What does it mean? It signifies that the temperature is said to the peak of the mountains, with a linear path: so there’s a correlation between the decrease in temperature and the peak (of the mountains). It doesn’t mean the peak of the mountain caused the decrease in temperature; in reality, if we get to the identical height, at the identical latitude, with a hot air balloon we’d measure the identical temperature.

## The correlation matrix

So, how will we calculate the correlation coefficient in Python? Well, we generally calculate the correlation matrix.

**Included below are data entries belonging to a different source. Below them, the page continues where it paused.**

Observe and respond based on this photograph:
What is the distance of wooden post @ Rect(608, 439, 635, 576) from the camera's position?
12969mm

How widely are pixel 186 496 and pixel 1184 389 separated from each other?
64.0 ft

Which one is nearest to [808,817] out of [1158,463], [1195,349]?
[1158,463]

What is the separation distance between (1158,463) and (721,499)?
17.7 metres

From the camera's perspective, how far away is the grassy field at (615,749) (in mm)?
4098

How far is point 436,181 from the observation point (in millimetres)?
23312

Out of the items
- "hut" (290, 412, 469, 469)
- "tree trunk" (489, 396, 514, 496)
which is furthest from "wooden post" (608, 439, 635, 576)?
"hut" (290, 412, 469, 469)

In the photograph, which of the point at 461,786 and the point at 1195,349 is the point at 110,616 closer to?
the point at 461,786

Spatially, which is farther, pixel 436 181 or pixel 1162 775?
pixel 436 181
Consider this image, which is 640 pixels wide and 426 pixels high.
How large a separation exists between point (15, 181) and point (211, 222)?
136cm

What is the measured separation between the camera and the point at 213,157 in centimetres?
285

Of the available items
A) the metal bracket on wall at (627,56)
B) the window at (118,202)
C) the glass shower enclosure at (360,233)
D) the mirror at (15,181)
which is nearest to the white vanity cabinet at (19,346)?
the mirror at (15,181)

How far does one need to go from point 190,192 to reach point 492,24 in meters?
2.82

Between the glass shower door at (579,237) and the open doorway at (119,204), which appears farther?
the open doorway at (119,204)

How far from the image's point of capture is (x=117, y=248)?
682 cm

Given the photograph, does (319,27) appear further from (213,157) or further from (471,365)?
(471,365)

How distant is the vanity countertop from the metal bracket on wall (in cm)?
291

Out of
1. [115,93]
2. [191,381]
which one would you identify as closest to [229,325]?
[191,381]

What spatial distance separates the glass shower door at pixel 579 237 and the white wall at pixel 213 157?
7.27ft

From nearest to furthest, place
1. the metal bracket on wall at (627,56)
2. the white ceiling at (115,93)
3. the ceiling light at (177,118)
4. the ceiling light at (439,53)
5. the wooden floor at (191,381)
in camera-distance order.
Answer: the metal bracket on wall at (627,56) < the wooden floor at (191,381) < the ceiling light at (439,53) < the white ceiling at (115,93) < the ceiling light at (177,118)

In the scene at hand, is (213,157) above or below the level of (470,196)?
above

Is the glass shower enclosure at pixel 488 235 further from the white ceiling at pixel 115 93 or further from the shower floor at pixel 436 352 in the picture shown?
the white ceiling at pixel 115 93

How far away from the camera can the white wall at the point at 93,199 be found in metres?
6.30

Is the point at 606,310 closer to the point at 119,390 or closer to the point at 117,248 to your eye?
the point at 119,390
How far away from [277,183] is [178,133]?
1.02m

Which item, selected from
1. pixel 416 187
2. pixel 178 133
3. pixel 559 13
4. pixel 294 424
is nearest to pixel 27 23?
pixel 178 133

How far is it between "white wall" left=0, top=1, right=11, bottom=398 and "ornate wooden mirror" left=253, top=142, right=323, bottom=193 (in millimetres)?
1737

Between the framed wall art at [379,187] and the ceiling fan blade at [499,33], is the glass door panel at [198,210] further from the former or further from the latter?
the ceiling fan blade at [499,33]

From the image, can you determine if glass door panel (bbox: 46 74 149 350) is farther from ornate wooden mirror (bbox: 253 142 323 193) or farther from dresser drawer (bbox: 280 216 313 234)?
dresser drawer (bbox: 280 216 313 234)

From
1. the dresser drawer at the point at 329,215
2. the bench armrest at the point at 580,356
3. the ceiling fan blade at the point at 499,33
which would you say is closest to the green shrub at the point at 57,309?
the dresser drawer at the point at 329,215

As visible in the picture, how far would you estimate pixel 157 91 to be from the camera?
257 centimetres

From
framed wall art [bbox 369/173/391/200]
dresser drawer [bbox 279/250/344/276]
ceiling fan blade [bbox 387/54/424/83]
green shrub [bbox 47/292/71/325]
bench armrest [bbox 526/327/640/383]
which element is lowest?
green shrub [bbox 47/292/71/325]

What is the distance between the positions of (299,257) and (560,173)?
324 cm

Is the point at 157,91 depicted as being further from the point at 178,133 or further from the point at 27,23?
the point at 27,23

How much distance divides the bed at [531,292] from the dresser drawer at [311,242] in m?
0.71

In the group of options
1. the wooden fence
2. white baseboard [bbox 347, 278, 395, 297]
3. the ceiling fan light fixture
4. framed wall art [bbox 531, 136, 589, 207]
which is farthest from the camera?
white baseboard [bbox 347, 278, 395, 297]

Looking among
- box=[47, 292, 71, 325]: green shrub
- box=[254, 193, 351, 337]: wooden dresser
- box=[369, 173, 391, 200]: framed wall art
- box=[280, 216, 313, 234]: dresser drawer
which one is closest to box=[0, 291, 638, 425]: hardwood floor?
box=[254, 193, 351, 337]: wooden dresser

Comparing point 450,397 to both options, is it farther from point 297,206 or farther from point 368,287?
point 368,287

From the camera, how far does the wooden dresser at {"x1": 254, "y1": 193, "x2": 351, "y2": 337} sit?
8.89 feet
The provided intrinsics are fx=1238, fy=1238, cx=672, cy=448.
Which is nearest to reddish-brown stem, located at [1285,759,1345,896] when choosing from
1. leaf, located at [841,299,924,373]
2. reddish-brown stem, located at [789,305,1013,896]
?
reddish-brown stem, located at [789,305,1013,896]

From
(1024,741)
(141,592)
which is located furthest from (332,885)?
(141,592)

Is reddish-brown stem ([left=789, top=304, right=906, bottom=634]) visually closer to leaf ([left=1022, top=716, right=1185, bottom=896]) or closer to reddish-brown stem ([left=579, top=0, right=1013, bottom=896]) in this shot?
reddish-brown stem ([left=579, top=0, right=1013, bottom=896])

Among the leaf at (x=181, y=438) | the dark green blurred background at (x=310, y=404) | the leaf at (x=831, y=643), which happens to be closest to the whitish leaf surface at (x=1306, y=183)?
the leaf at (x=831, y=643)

Suppose we’ve two variables, `X`

and `y`

*; *we store them in a knowledge frame called `df`

and we are able to plot the correlation matrix using `seaborn`

like so:

`import pandas as pd`

import numpy as np

import seaborn as sns

import matplotlib.pyplot as plt# Create data

x = np.array([1, 1, 2, 3, 4, 4, 5, 6, 7, 7, 8, 9])

y = np.array([13, 14, 17, 12, 23, 24, 25, 25, 24, 28, 32, 33])

# Create the dataframe

df = pd.DataFrame({'x':x, 'y':y})

# Plot heat map for correlation coefficient

sns.heatmap(df.corr(), annot=True, fmt="0.2")

If we’ve a 0 correlation coefficient, it signifies that the information points don’t are inclined to increase or decrease following a linear path, because we’ve no correlation.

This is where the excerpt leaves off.